ECLI:NL:RBMNE:2022:3669
Rechtbank Midden-Nederland
- Proceskostenveroordeling
- Rechtspraak.nl
Afwijzing verzoek om proceskostenvergoeding na intrekking van beroep op grond van de Wet openbaarheid van bestuur
In deze zaak heeft de rechtbank Midden-Nederland op 9 augustus 2022 uitspraak gedaan in een verzoek om proceskostenvergoeding na intrekking van een beroep dat was ingesteld op grond van de Wet openbaarheid van bestuur (Wob). De eiser, die een verzoek had ingediend op 14 september 2021, stelde de minister van Landbouw, Natuur en Voedselkwaliteit als verweerder aan. Na een periode van inactiviteit van de verweerder, heeft de eiser op 2 december 2021 beroep ingesteld tegen het niet tijdig nemen van een beslissing.
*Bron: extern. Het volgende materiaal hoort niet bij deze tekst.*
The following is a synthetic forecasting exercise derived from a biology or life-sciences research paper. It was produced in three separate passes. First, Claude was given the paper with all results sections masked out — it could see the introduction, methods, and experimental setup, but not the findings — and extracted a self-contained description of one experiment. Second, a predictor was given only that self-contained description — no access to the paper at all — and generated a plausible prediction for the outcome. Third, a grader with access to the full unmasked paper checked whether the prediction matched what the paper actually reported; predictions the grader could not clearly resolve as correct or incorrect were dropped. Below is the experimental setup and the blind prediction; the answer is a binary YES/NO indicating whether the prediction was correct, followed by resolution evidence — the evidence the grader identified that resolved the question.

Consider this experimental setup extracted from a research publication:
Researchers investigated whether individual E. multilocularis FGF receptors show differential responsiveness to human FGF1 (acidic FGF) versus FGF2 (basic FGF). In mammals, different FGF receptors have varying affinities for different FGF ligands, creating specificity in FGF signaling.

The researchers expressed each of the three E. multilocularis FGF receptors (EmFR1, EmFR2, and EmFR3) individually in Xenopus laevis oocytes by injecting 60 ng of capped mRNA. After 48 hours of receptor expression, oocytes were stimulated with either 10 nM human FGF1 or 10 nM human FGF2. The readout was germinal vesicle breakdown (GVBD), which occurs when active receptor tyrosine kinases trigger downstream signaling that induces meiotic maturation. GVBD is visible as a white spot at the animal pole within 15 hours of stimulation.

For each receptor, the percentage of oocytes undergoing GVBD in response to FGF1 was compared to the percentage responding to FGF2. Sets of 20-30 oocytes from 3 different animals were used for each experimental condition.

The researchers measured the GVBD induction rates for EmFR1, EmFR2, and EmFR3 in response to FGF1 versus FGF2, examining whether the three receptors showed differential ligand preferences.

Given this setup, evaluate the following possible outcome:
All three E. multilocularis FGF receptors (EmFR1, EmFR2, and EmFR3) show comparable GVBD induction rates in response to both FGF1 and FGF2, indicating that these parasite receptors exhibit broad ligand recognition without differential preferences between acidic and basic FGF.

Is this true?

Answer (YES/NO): YES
De verweerder heeft uiteindelijk op 21 december 2021 een besluit genomen, waarna de eiser op 14 maart 2022 het beroep heeft ingetrokken en verzocht om een proceskostenvergoeding.
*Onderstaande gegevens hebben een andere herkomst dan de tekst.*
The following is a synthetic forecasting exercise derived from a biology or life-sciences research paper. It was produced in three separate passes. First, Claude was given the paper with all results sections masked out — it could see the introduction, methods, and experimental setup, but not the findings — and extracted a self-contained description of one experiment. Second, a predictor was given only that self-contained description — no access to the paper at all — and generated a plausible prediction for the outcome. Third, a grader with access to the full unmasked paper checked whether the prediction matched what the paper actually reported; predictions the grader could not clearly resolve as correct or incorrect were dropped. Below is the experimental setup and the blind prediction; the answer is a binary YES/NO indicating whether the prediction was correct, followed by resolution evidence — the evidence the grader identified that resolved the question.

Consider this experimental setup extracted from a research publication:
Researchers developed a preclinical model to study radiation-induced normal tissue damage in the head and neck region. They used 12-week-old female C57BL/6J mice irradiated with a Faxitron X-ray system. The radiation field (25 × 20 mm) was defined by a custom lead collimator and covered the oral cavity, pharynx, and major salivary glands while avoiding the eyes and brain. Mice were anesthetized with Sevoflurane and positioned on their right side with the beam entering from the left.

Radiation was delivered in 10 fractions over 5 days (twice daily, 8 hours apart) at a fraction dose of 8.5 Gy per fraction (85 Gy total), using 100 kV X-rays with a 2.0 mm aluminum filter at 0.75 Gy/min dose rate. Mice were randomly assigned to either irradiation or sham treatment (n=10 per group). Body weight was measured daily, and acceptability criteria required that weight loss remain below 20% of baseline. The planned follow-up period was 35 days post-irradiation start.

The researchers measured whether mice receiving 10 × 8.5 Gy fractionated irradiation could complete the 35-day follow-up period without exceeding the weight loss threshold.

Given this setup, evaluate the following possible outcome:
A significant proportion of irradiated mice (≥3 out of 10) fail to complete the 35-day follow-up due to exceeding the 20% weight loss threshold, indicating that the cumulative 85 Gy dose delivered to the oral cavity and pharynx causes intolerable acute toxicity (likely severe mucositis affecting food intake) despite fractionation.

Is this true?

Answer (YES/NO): YES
De rechtbank heeft op basis van artikel 8:54 van de Algemene wet bestuursrecht (Awb) uitspraak gedaan zonder zitting. De rechtbank overweegt dat de veroordeling van een partij in de proceskosten is geregeld in de artikelen 8:75 en 8:75a van de Awb. Aangezien de verweerder alsnog een besluit heeft genomen, is de rechtbank van mening dat de eiser recht heeft op vergoeding van de proceskosten. Echter, de rechtbank wijst het verzoek om proceskostenvergoeding af, omdat de verweerder het griffierecht van € 181,- aan de eiser dient te vergoeden zonder dat hiervoor een aparte beslissing op grond van artikel 8:75a Awb nodig is.
De uitspraak is gedaan door rechter J.J. Catsburg, in aanwezigheid van griffier M.A.W.M. Engels, en is openbaar uitgesproken op 9 augustus 2022. De partijen zijn geïnformeerd over hun recht om een verzetschrift in te dienen indien zij het niet eens zijn met de uitspraak.